▶ [EXERCISE REQUIREMENTS] Word for word and without images, reproduce the listing that follows.

▶ [ENTRIES SHOWN]
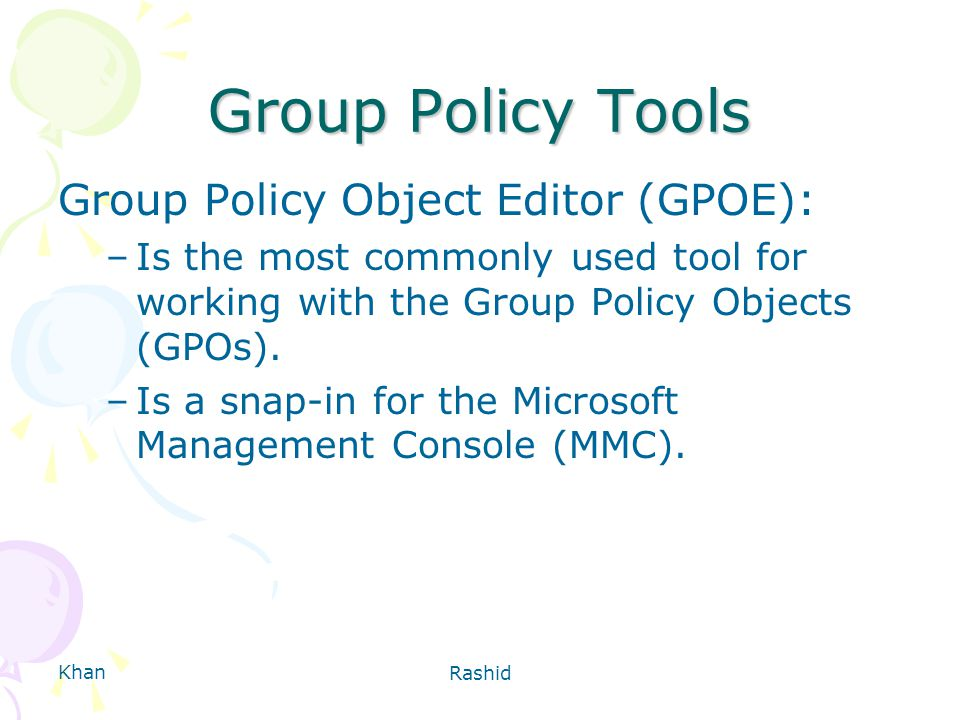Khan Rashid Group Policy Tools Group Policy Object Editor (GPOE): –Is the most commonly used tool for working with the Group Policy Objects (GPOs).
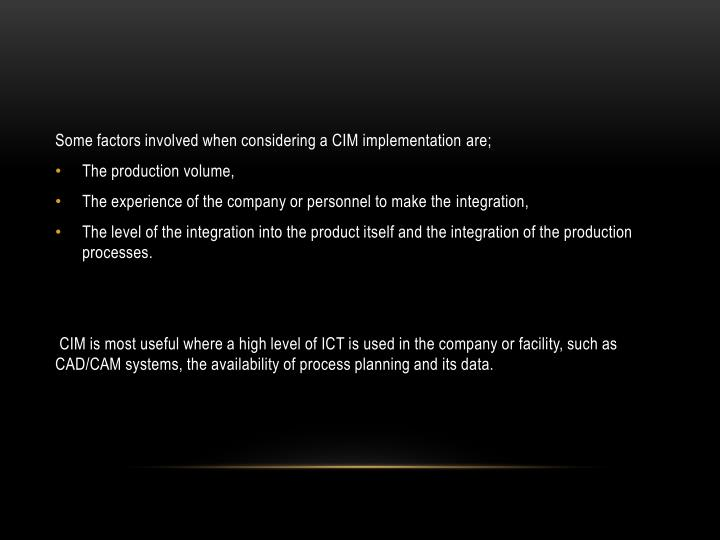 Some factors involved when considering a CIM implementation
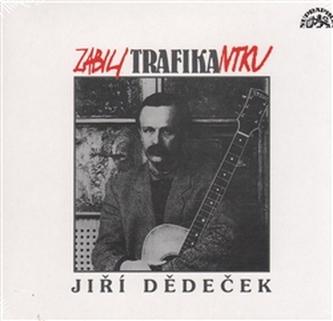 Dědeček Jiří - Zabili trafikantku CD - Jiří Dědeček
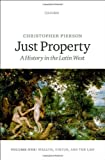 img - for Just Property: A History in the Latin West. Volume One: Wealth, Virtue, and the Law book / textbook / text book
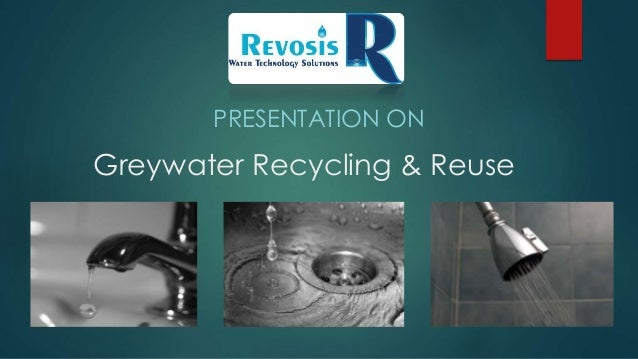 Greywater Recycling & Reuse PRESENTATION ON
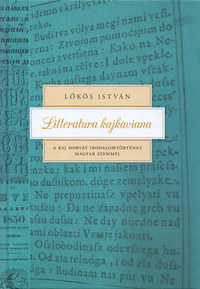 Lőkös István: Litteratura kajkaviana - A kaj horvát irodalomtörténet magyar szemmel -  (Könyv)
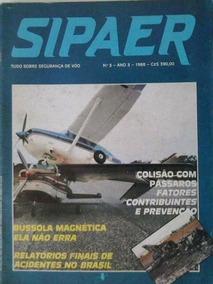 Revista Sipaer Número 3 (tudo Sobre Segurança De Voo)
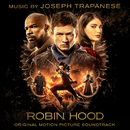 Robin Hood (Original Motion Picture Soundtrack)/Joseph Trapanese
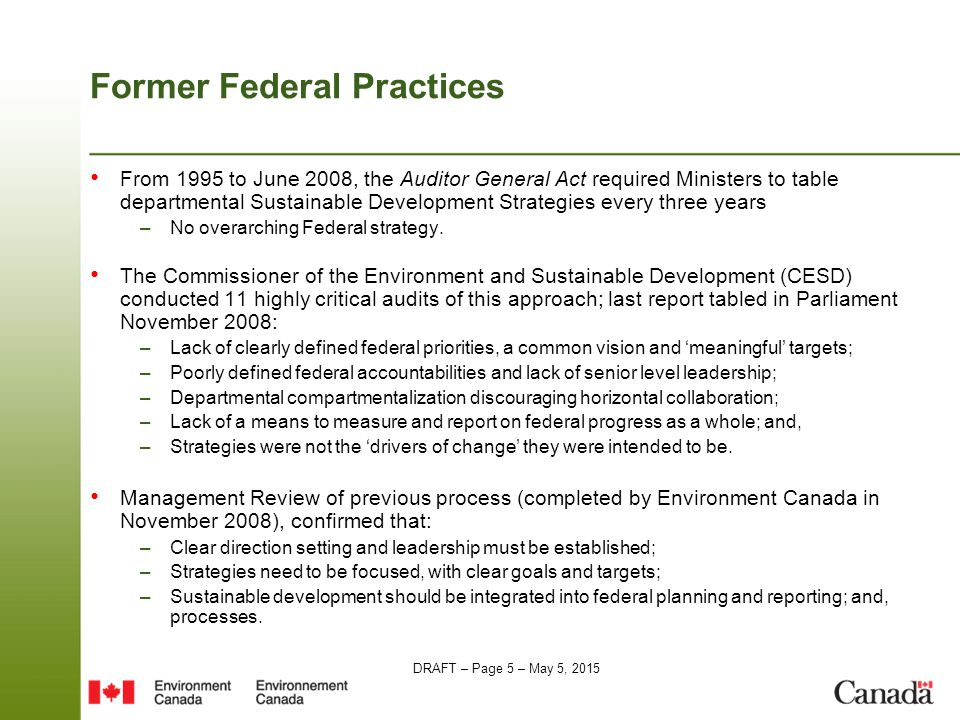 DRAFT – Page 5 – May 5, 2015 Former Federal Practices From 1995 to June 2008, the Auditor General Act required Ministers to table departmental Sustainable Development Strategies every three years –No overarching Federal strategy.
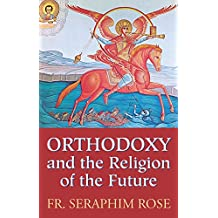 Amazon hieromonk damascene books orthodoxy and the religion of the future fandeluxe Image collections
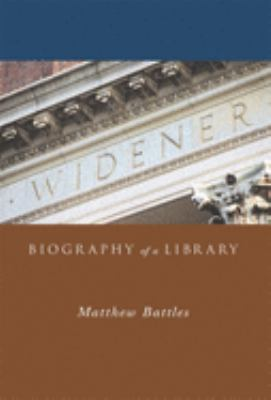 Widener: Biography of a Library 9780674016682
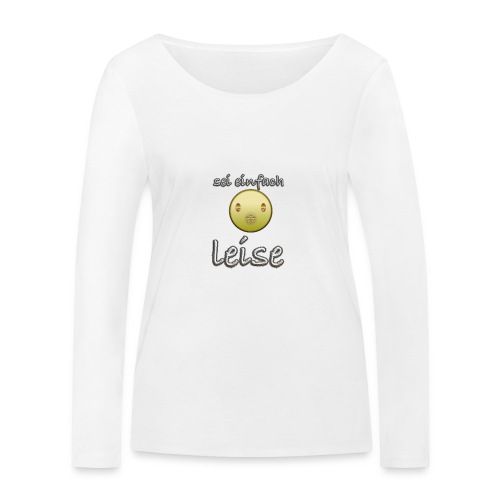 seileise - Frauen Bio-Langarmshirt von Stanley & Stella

▶ [SOLUTION BELOW]
Khan Rashid Group Policy Tools Group Policy Object Editor (GPOE): –Is the most commonly used tool for working with the Group Policy Objects (GPOs).
 Some factors involved when considering a CIM implementation
 Dědeček Jiří - Zabili trafikantku CD - Jiří Dědeček
 img - for Just Property: A History in the Latin West. Volume One: Wealth, Virtue, and the Law book / textbook / text book
 Greywater Recycling & Reuse PRESENTATION ON
 Lőkös István: Litteratura kajkaviana - A kaj horvát irodalomtörténet magyar szemmel -  (Könyv)
 Revista Sipaer Número 3 (tudo Sobre Segurança De Voo)
 Robin Hood (Original Motion Picture Soundtrack)/Joseph Trapanese
 DRAFT – Page 5 – May 5, 2015 Former Federal Practices From 1995 to June 2008, the Auditor General Act required Ministers to table departmental Sustainable Development Strategies every three years –No overarching Federal strategy.
 Amazon hieromonk damascene books orthodoxy and the religion of the future fandeluxe Image collections
 Widener: Biography of a Library 9780674016682
 seileise - Frauen Bio-Langarmshirt von Stanley & Stella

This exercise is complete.